### Excerpt:
Elsevier

Ecological Informatics

Volume 38, March 2017, Pages 12-25
Ecological Informatics

Individual-tree- and stand-based development following natural disturbance in a heterogeneously structured forest: A LiDAR-based approach

https://doi.org/10.1016/j.ecoinf.2016.12.004Get rights and content

Highlights

  • Forest development after natural disturbance was analyzed using LiDAR.

  • Individual trees were detected using LiDAR data supported by CIR aerial imagery.

  • Individual-tree-based growth of future forest development was simulated.

  • Naturally regenerating forests exhibit structural heterogeneity in the early-seral stages.

  • The feasibility of LiDAR data for modeling post-disturbed stands is shown.

### Available data:
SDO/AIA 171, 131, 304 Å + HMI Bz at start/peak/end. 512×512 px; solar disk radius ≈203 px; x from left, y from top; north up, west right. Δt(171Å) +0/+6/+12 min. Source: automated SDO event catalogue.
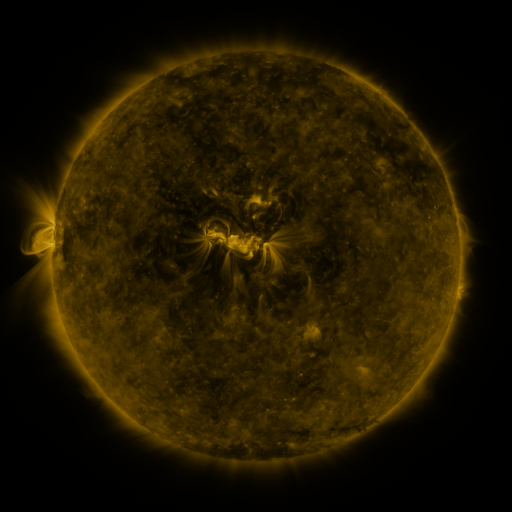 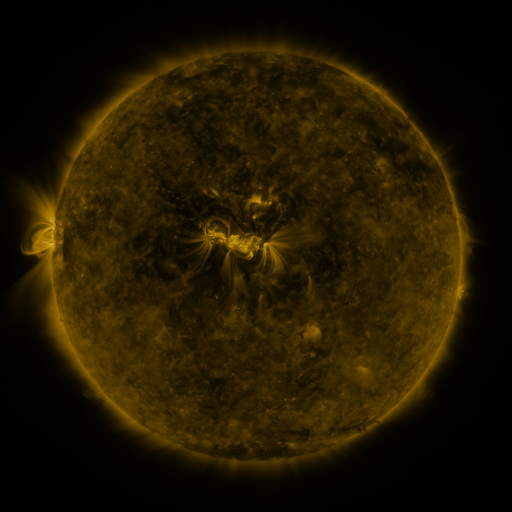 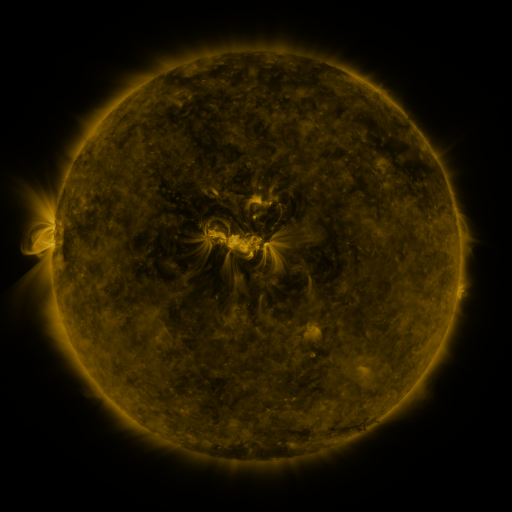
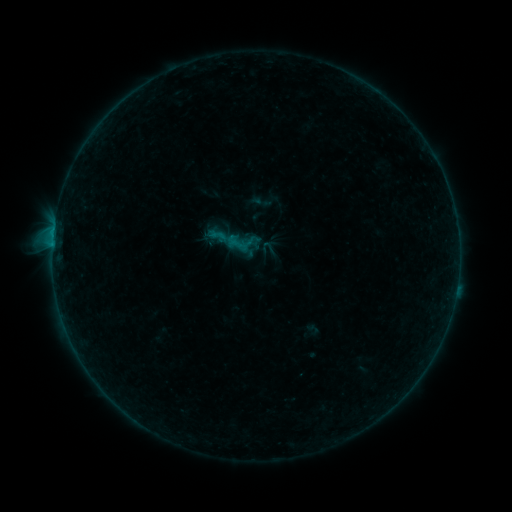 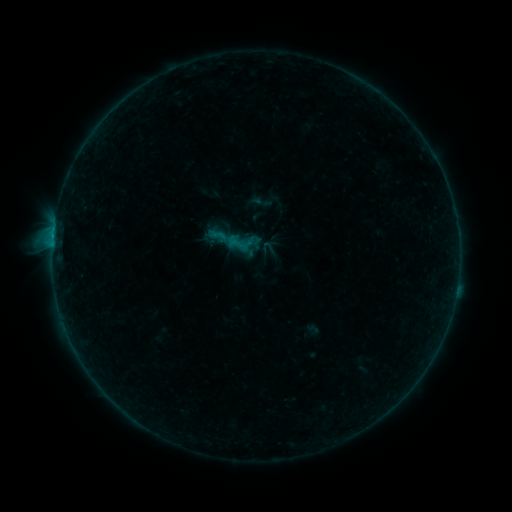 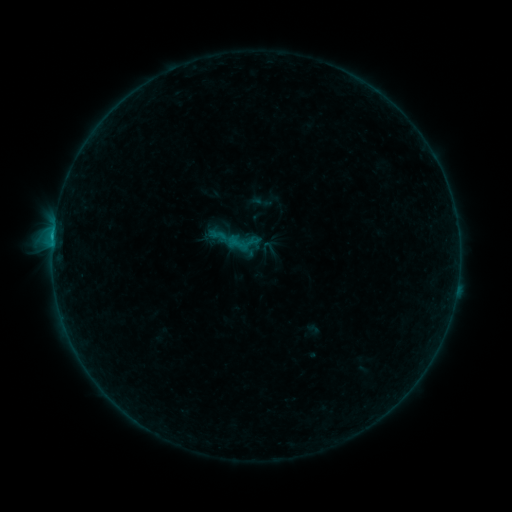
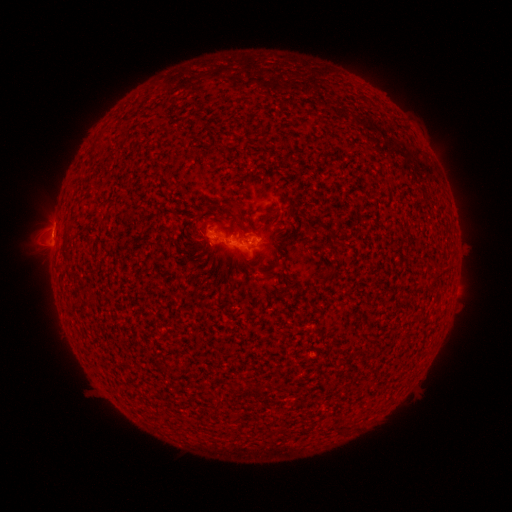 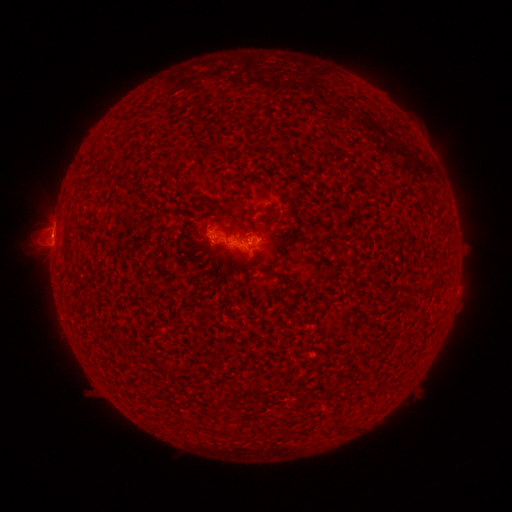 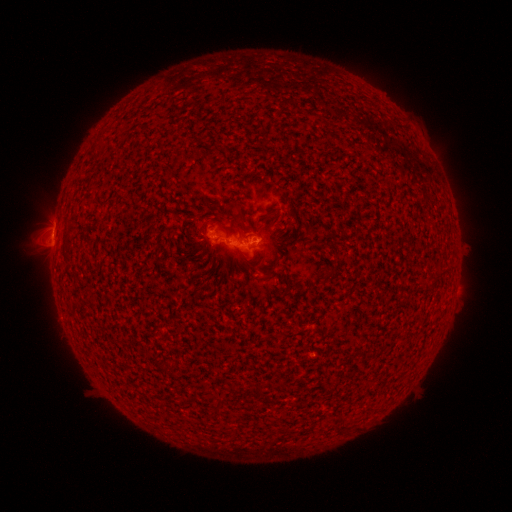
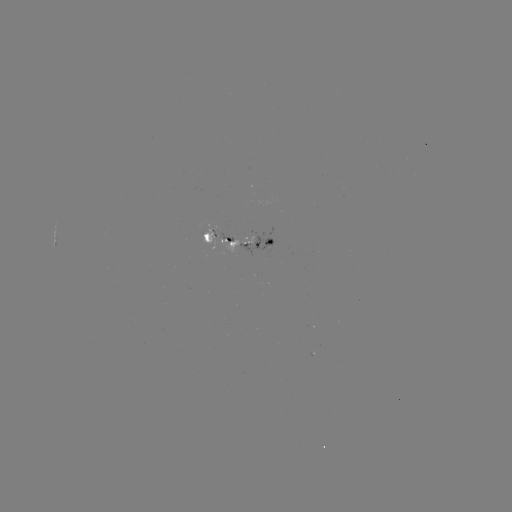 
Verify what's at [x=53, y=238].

### Problems:
A. Which statements are listed under "Highlights" in the forest LiDAR article?
B. Can you rewrite the part of the forest LiDAR article that begins at the words "Individual-tree- and stand-based" and stops after "the early-seral stages.", changing "LiDAR" to "airborne laser scanning"?

### Completed exercise:
A.
- Forest development after natural disturbance was analyzed using LiDAR.
- Individual trees were detected using LiDAR data supported by CIR aerial imagery.
- Individual-tree-based growth of future forest development was simulated.
- Naturally regenerating forests exhibit structural heterogeneity in the early-seral stages.
- The feasibility of LiDAR data for modeling post-disturbed stands is shown.

B.
Individual-tree- and stand-based development following natural disturbance in a heterogeneously structured forest: A airborne laser scanning-based approach

https://doi.org/10.1016/j.ecoinf.2016.12.004Get rights and content

Highlights

  • Forest development after natural disturbance was analyzed using airborne laser scanning.

  • Individual trees were detected using airborne laser scanning data supported by CIR aerial imagery.

  • Individual-tree-based growth of future forest development was simulated.

  • Naturally regenerating forests exhibit structural heterogeneity in the early-seral stages.